LETTERS: October 15th Issue
Re.: Don’t Shoot the Messenger: Sailing Through Transition
Though we certainly appreciate your attention to and coverage of Southern Oregon University and the SOU Board of Trustees, your piece contains a factual error that I feel merits correction. The SOU Board has not extended President Saigo’s contract. Rather, the Board voted unanimously to give Board Chair Bill Thorndike authority to move forward with consultation of faculty, staff, students, and the Governor’s Office regarding the possibility of a contract extension for President Saigo. No vote on whether or not to actually extend his contract has taken place. I would appreciate correction and/or clarification of this matter. Additionally, I encourage you to reach out to me any time you have questions or need information regarding SOU in the future. My contact information is contained in my email signature below.
– Ryan Brown, head of community and media relations
Re.: Lawn Watering
In response to the response, to my letter about lawn watering, I love “this beautiful place” and will do what I can to preserve, conserve and protect it in order to help keep it “this beautiful place.” I was quite simply pointing out how much we need to pay attention to drought conditions in hot, smoky summers or anytime, really. We all live here and quite honestly we baby boomers are the original ones who began pointing out the need to care for Mother Earth and there are a lot of boomers who live here in Ashland and have lived here all their lives who have the same ideas. I may be a newcomer, but I am here because I found a place and people I connected with about the environment and
As to being anal and oppressive, I’m not even going to comment on the syntax of the words, but suffice it to say, we’re just trying to again, preserve the beauty and wonder of this town, as well as the forests, rivers and land around it. We are not here to just do recreational things—there are retirees/boomers who do lots of volunteer work, because they feel a connection and appreciate “this beautiful place.” We all belong to this earth and the parcels of her that we purchase, but if my neighbor is running water unnecessarily and wasting it or doing anything to harm or neglect, either directly or indirectly, my property or any property around me, I will protest, because it is my business! This whole attitude of minding our own business and not caring about our neighbors or the land around us is what got us into this mess, i.e., climate change, etc., in the first place! What you do to others you do to yourself!

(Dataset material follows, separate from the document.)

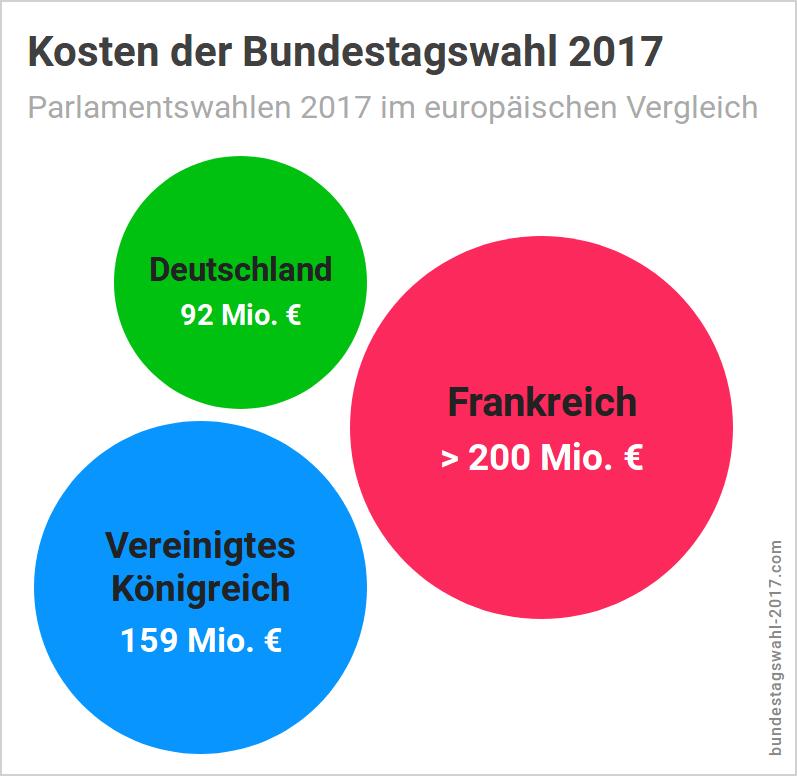 Ergebnis der Bundestagswahl - Kosten der BTW im europäischen Vergleich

I was not rude, according to your perspective, I was just trying to make a point. I do not want to witness the demise of this town or her people and the whole culture, if I let others who might try to come in and over-develop or otherwise hurt the land, etc., because it’s none of my business. This is why we have a city council for important things about this town. Try to imagine no one going to these meetings, because it’s none of my business?
I just love this place, it’s so beautiful and full of culture with Shakespeare theatre, and wonderful, friendly people, beautiful land and mountains, not to mention the fascinating geology! And I have great respect for the ranchers, farmers and vintners and all the old-timers who built this place and gave it its history.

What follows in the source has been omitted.